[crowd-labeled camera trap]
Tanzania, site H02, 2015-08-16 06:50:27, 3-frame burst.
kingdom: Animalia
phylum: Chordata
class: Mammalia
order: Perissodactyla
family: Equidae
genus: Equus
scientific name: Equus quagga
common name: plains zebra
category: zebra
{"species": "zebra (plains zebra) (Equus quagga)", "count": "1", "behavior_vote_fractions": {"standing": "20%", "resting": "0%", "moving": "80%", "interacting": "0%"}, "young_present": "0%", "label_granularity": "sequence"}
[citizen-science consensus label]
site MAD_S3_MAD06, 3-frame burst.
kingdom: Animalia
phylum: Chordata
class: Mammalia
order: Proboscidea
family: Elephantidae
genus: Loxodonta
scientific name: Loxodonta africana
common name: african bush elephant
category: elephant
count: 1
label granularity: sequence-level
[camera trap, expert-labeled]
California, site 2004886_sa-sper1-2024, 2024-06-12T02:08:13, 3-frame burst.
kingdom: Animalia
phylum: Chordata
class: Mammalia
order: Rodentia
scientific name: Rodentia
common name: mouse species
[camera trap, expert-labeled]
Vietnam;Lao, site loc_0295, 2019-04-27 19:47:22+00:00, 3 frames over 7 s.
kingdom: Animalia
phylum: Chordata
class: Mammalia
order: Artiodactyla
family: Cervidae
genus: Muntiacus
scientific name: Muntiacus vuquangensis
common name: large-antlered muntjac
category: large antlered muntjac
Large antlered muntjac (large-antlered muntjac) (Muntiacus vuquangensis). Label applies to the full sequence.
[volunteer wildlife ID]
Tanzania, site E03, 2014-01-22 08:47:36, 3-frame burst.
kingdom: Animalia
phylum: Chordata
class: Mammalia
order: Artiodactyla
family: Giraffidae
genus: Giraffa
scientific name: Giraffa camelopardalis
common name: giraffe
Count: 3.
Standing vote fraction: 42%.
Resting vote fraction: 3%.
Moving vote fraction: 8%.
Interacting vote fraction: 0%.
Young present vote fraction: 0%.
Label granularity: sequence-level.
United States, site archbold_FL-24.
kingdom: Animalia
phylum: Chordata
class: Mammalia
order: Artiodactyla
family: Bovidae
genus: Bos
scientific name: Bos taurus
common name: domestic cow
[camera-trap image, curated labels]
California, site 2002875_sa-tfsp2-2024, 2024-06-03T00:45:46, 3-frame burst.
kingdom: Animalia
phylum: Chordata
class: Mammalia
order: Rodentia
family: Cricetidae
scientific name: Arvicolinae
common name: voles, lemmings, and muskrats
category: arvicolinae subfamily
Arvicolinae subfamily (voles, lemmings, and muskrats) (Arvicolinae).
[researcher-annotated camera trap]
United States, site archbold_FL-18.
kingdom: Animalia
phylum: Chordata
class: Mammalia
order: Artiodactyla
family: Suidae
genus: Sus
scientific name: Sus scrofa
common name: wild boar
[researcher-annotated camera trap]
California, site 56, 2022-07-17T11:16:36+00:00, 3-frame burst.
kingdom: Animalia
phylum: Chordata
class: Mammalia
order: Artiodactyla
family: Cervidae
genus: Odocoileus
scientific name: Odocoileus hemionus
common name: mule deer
▬▬▬▬▬▬
ACTIVITY:
A copy of each line in the data above that holds the string "Tanzania" is needed.

EXERCISE SOLUTION:
Tanzania, site H02, 2015-08-16 06:50:27, 3-frame burst.
Tanzania, site E03, 2014-01-22 08:47:36, 3-frame burst.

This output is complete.